Brief:
Collect every line of the records below that contains the word "located", and copy each one in full.

Supplied data:
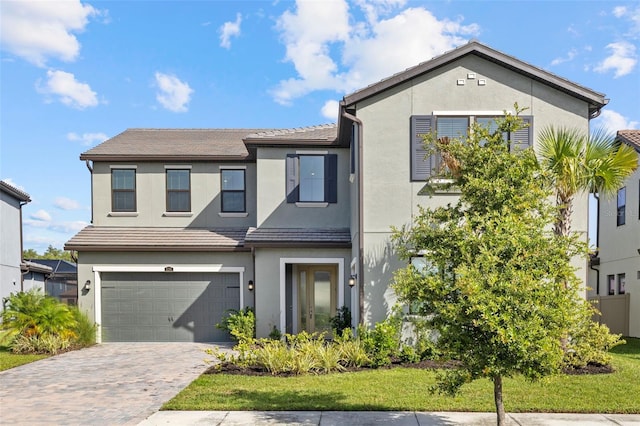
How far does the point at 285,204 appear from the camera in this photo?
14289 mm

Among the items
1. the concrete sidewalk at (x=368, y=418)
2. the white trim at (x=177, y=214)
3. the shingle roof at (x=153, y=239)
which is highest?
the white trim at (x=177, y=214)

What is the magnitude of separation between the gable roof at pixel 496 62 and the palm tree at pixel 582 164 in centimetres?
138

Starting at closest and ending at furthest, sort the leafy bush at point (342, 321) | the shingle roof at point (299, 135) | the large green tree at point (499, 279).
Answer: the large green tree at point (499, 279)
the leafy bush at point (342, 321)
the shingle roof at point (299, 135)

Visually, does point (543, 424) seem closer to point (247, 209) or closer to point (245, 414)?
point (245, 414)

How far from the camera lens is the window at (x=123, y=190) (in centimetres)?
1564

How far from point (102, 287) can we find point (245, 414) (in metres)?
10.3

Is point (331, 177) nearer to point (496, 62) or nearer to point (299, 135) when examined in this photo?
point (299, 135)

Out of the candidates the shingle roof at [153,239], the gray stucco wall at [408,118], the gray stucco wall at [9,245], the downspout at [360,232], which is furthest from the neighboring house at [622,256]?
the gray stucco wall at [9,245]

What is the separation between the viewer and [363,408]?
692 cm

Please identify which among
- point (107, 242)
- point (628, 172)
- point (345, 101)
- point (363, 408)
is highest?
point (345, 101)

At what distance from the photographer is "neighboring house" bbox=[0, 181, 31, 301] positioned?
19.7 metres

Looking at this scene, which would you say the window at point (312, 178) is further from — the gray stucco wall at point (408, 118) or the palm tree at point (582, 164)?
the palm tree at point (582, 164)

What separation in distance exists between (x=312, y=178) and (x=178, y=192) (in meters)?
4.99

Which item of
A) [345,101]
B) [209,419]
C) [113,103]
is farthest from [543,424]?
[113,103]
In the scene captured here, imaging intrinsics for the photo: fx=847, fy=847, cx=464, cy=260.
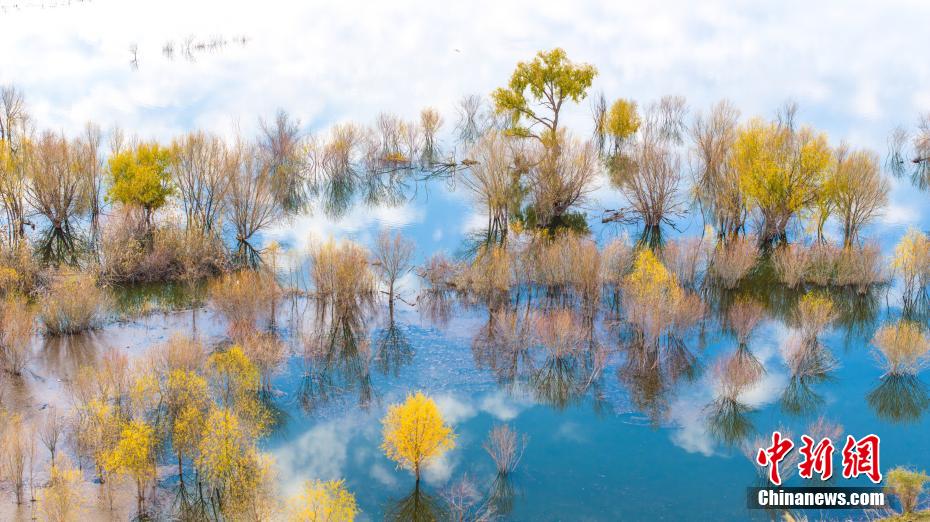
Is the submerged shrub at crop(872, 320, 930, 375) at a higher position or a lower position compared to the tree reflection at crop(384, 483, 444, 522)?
---
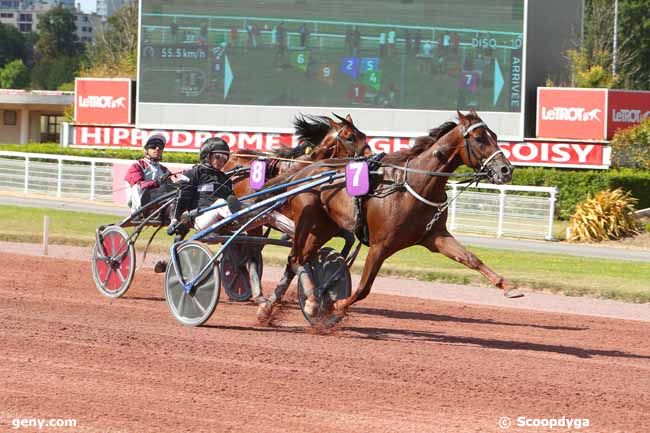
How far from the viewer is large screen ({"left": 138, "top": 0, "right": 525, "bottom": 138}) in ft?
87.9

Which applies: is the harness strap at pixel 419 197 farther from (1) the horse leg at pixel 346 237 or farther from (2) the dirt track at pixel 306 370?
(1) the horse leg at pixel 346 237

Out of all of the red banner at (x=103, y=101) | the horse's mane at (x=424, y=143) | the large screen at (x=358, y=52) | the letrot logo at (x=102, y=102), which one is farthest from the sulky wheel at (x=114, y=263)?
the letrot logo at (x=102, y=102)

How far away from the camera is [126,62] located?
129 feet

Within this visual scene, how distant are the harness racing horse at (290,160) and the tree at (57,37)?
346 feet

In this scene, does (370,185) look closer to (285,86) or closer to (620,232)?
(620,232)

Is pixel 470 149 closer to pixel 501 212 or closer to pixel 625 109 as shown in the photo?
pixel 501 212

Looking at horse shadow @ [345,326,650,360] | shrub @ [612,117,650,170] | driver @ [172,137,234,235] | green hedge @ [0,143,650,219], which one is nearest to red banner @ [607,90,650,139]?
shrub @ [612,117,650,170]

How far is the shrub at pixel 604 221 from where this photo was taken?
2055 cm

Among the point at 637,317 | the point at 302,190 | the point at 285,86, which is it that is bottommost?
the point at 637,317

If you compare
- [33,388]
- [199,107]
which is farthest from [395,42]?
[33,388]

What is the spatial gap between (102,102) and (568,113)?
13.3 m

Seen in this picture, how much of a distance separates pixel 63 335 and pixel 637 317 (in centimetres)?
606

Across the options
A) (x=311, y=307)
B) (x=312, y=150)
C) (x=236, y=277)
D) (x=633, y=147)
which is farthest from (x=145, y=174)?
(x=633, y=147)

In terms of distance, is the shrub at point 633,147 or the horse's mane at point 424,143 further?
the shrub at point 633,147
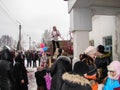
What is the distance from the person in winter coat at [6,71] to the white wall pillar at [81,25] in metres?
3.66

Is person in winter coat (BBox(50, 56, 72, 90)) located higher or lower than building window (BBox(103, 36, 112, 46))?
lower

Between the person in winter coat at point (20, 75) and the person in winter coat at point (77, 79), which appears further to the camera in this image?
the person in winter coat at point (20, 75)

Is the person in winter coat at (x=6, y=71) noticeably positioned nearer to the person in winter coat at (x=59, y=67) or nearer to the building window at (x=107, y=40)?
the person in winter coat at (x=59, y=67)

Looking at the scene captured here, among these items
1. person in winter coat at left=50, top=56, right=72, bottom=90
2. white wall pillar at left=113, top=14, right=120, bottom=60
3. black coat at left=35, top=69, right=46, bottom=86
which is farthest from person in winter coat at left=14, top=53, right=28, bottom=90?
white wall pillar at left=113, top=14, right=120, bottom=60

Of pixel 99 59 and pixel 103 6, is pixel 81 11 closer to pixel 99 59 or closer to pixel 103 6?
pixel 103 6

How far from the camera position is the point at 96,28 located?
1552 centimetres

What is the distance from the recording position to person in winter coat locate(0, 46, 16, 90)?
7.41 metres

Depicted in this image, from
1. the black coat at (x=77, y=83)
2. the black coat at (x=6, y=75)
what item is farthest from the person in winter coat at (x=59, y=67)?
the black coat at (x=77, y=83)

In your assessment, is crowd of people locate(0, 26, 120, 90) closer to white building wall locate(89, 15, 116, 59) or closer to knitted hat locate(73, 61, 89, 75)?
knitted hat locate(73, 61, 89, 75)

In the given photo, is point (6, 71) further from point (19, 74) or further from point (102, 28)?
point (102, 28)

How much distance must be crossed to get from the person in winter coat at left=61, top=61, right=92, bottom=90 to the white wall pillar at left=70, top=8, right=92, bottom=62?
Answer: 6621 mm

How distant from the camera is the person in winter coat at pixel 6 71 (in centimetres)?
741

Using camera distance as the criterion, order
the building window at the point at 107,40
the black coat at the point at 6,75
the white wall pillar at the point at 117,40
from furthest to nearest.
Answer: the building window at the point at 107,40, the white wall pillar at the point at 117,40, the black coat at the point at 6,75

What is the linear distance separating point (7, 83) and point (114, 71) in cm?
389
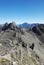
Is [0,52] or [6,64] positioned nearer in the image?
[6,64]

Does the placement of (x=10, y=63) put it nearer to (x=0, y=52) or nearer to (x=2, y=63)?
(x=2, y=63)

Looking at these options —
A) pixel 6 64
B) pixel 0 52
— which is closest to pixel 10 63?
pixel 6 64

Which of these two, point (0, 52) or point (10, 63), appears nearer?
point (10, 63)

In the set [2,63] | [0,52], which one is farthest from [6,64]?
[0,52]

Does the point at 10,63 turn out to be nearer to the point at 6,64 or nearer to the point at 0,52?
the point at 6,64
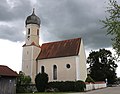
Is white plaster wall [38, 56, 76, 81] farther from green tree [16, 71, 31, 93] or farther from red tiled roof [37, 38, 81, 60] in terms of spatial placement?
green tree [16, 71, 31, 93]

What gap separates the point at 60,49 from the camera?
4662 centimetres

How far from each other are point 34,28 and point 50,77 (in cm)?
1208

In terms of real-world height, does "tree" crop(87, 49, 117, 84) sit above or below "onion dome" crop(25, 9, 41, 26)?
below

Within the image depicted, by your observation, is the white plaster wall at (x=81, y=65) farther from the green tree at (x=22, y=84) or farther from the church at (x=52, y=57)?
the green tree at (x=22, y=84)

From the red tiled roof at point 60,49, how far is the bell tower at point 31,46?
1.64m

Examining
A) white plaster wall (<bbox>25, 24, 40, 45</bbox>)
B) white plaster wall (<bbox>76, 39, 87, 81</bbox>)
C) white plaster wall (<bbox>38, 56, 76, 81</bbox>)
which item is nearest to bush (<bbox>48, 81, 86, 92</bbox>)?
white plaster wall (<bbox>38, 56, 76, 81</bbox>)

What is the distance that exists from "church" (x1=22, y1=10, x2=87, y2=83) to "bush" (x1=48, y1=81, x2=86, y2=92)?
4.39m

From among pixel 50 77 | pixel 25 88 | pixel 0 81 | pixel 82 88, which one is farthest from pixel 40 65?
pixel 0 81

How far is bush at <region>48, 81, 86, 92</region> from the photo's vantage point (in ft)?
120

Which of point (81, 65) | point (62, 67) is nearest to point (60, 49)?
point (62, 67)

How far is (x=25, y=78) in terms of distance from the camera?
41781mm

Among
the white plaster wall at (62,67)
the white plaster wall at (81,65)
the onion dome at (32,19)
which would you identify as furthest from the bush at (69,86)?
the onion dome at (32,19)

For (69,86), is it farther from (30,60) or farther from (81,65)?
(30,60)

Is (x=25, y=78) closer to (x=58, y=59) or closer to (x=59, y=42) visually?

Output of the task:
How far away from the camera is [126,62] located?
Is person in winter coat (BBox(50, 56, 72, 90)) located higher or lower than building window (BBox(103, 36, 112, 46))?
How far from the camera position is the point at 96,28 located?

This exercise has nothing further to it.